I have found my own idea, of requiring and setting minimum capacitance for each node, to be incorrect. Instead, a hypothetical, alternative approach might work, as follows:

The circuit could be initialized, in that the current flowing through capacitors and inductors could be set to zero, and ‘the combined conductivity’ connected to each node could be computed for that node, based on the addition of the reciprocals, of connected resistor values, of inductor values times (h), and the addition of capacitor values times (h). Then, the following loop should give results:

1. Update the current flowing through all the components, excluding the capacitors, based on the voltage-differences between nodes. For inductors, this means integrating over time.
2. Integrate the total amount of current flowing onto each node, from all the explicit components excluding capacitors, dividing by the node’s ‘combined conductivity without capacitors‘.
3. Update the current flowing through all the capacitors, computing the voltage between nodes minus their earlier saved charge, times capacitance, divided by time.
4. Integrate the total amount of current flowing onto each node, from the capacitors, dividing by the node’s ‘combined conductivity with capacitors‘.
5. Nevertheless, integrate the computed current flowing through the capacitors, divided by their capacitance, over time, into the saved charge. This should be done, to prevent any inaccuracies in the ‘combined conductivities’ from detuning the frequencies, at which circuits will resonate, due to the exact capacitance.

(Update 06/23/2018, 19h35 : )

There are some details in the hypothetical procedure above, which I felt I should specify explicitly, because my words may not seem intuitive to some readers. I feel that even though such procedures may not be what finally gets used by application programmers, I nevertheless need to develop them, in order to be able to say, that ‘I understand how a program works, more or less.’

I used the word ‘Integrate’ rather loosely. In steps (2) and (4), I’m referring to a Summation which is to take place, once per component connected to any node, which should just happen to result in a voltage, and which should just happen to be carried forward, from one iteration of the simulation to the next.
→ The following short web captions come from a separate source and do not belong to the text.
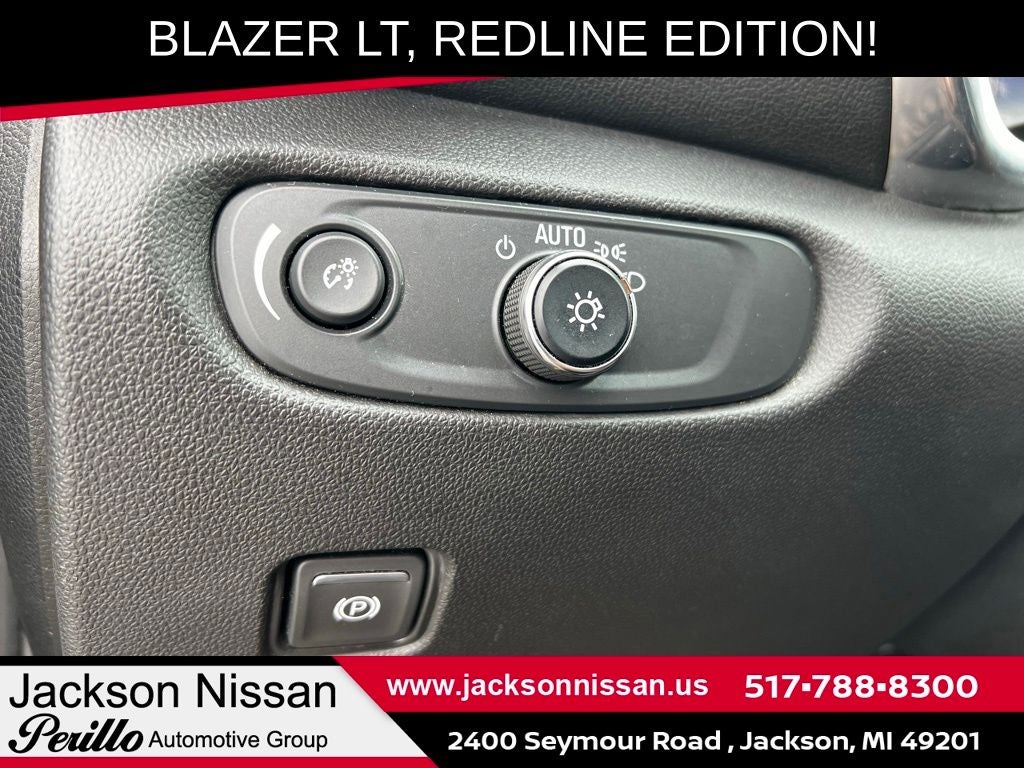 2021 Chevrolet Blazer LT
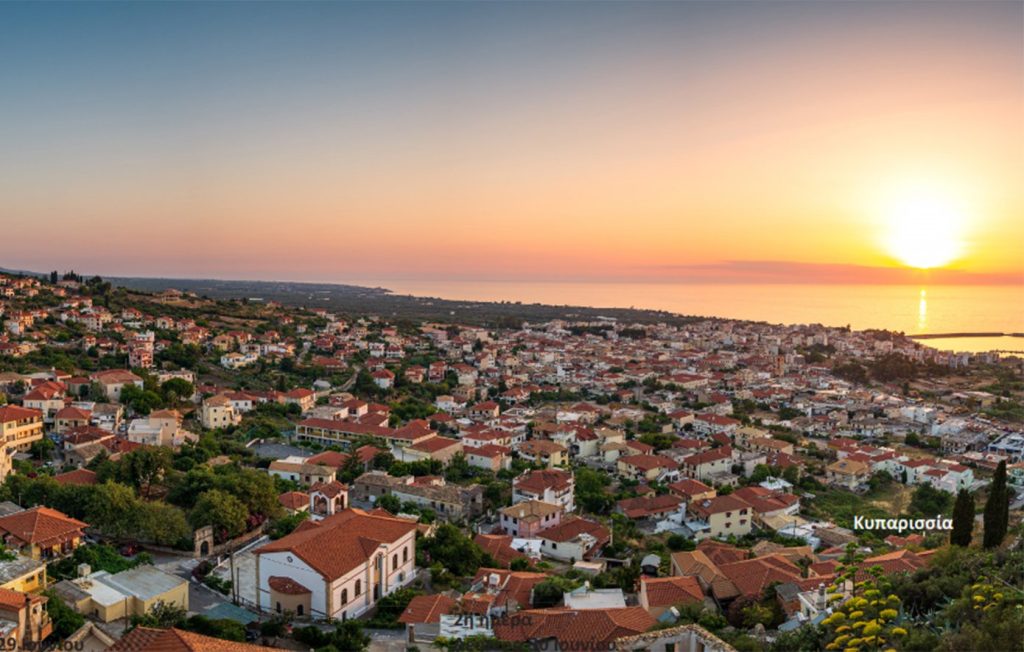 Η Μεσσηνία είναι ιδανικός προορισμός για όλες τις εποχές του χρόνου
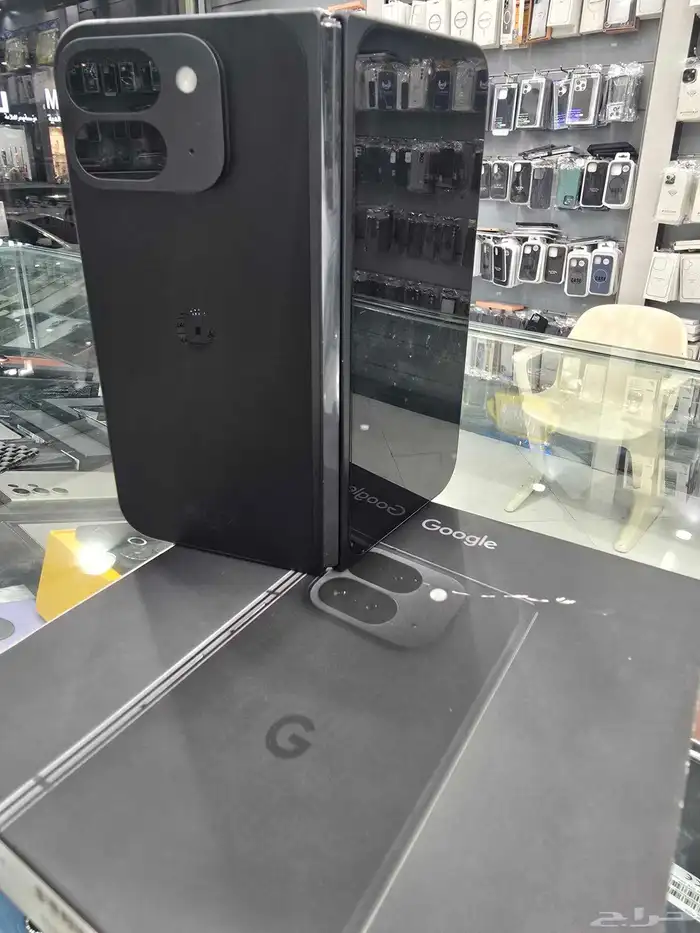 قوقل فولد 9 بكسل برو 256 3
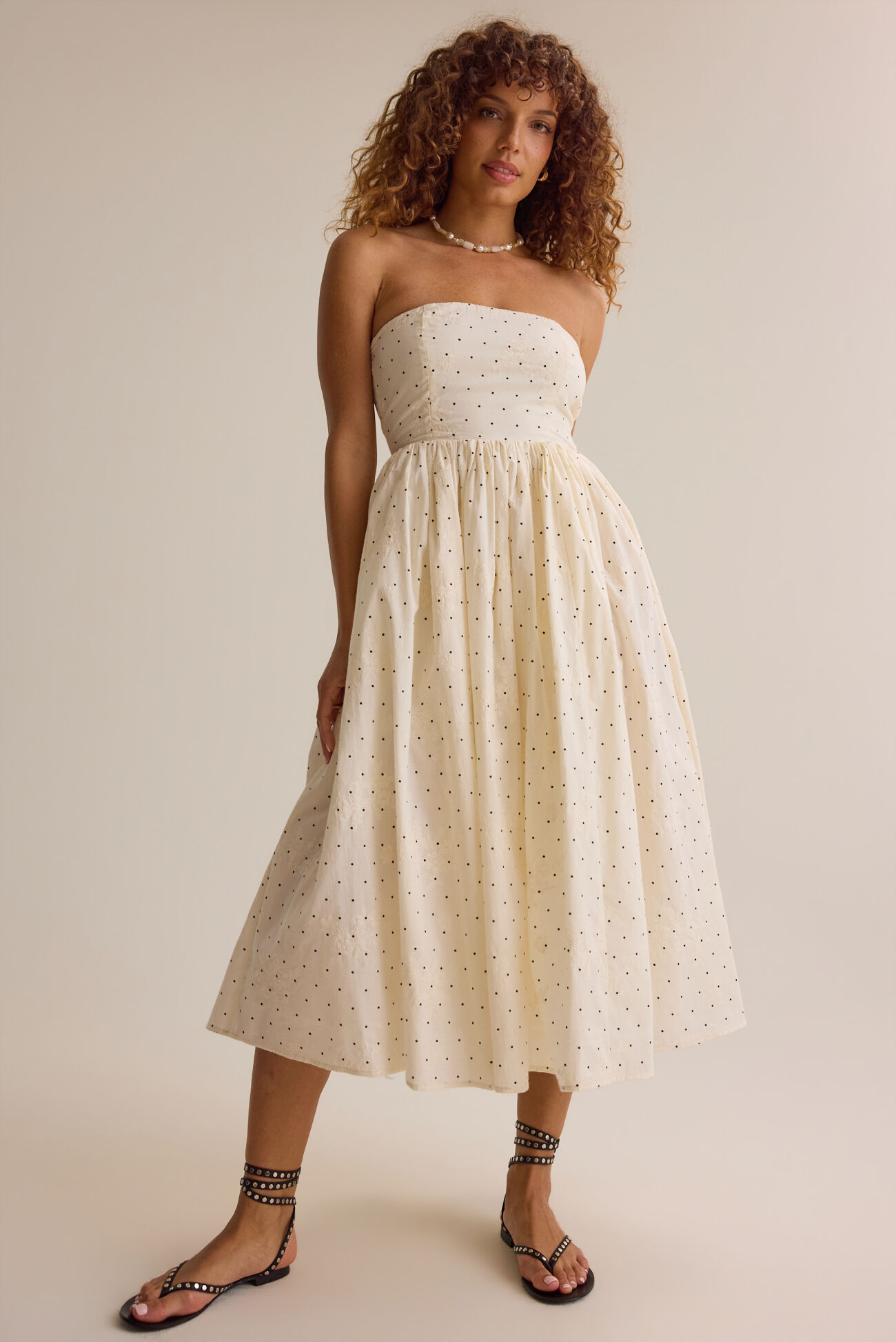 Leila Maxi Dress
It would make no sense, to use the ‘Trapezoidal Sum’ here.

But in steps (1) and (5), I’m suggesting Integration Over Time, where a Trap Sum could be used. Step (5) would actually correspond to a 1st-order Integral, where step (4) would form a secondary Summation. It seemed important that inaccuracies in step (4) not affect the time-constant of steps (3) and (5), where step (5) really just reverses what step (3) calculated.

If what gets used in step (5) was the Trap Integration Method, then it might not be made to match the differentiation which is to take place in step (3), so that even step (5) might better just be omitted, and the ‘saved charge’ of a capacitor updated when the delta is converted into current, within step (3).